▶ Page text
===

Please keep in mind that this software is under active development. It is stabilising with respect to the API interface but there are no guarantees! We are always happy to hear of the experiences of anyone who tries to get going with ORDF, stories of success or failure, but reports and suggestions, are encouraged via the usual channels.
ORDF is available from a mercurial repository:
http://ordf.org/src/
The usual way of installing is to use virtualenv and pip. Setting up a basic environment is easy:
% virtualenv /work
% . /work/bin/activate
(ordf)% pip install ordf
If you want to use the FuXi reasoner and/or RDFLib’s SPARQL support then you should now run:
(ordf)% pip uninstall rdflib
(ordf)% pip install rdflib==2.4.2
If you do not need reasoning and want to use another SPARQL implementation (e.g. 4store) then you should be able to run with the neweer 3.0.0 version of rdflib
If you are using 4store, make sure to install the branch that supports locking from http://github.com/wwaites/4store and the python bindings from http://github.com/wwaites/py4s
For development you can do this instead of simply installing the simpler ordf:
(ordf)% pip install mercurial
(ordf)% pip install -e hg+http://ordf.org/src/#egg=ordf
Once you have done this, you should have the ordf source checked out in /work/src/ordf.

===

▶ Dataset content
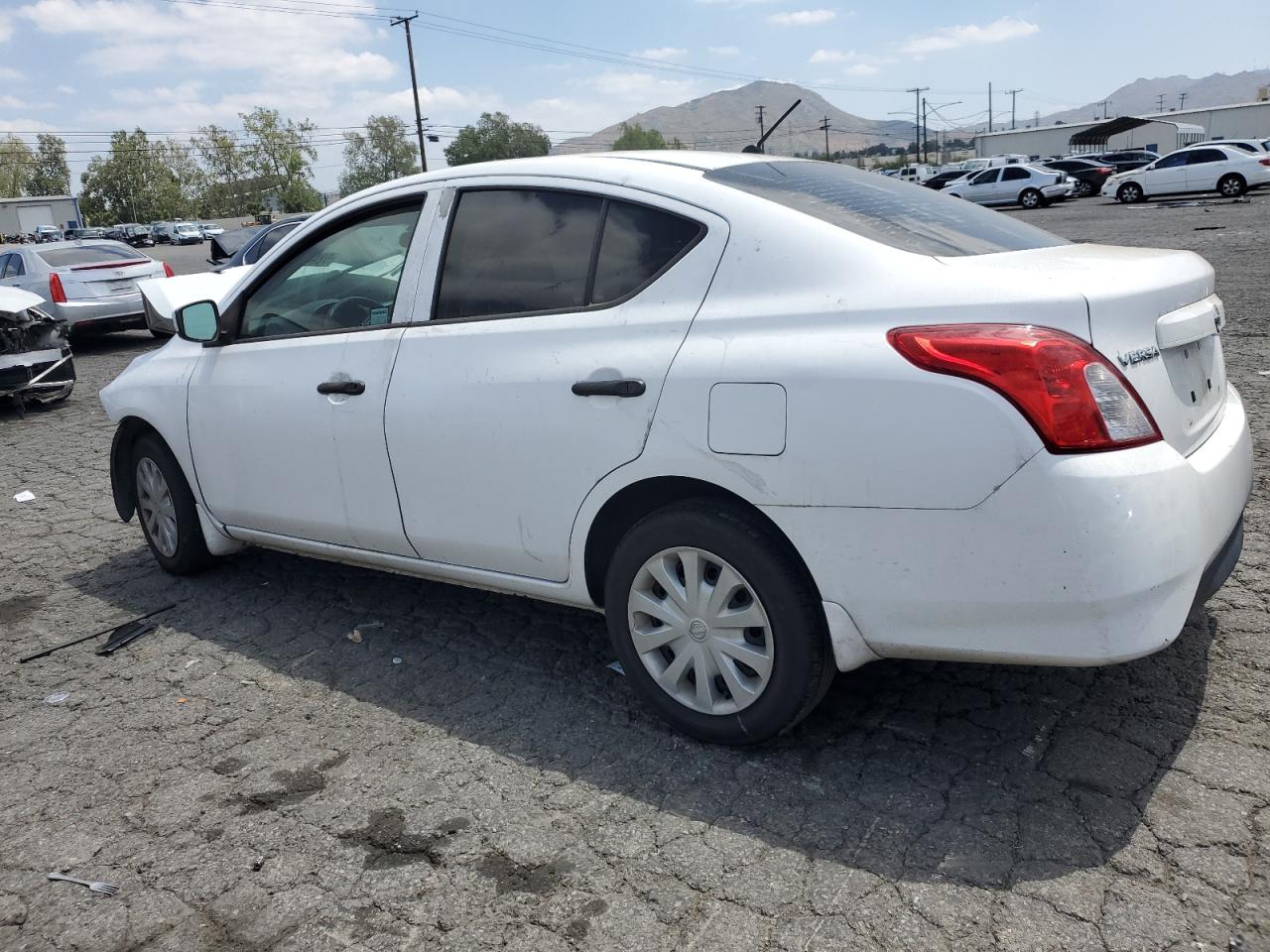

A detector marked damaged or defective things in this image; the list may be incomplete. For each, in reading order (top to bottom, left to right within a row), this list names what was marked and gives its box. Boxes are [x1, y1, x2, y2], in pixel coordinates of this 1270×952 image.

===

▶ Problems and tasks
1. Answer these questions from the ORDF installation page, one answer per line:
(a) What kind of repository is ORDF available from?
(b) Which rdflib version should be installed to use the FuXi reasoner or RDFLib's SPARQL support?
(c) In which directory should the ORDF source be checked out after the development install?
2. Write a continuation of the ORDF installation page, picking up after its final sentence.

▶ Answers for the exercise
1.
(a) A mercurial repository.
(b) Version 2.4.2.
(c) /work/src/ordf

2.
To run the tests, you have to installed the development branch. In the source directory /work/src/ordf do:
(ordf)% pip install nose
(ordf)% python setup.py nosetests --verbosity=2 -s
NOTE: to run the fourstore tests you need to have a 4store instance serving a kb called ordf_test. To do this:
% 4s-backend-setup ordf_test
% 4s-backend ordf_test
Also make sure to install py4s from http://github.com/wwaites/py4s This requires at least version 0.8 Also see http://wiki.github.com/wwaites/py4s/installing-py4s
NOTE: to run the rabbitmq tests, rabbitmq-server needs to be running with an exchange ordf_test that can be accessed by the user guest/guest.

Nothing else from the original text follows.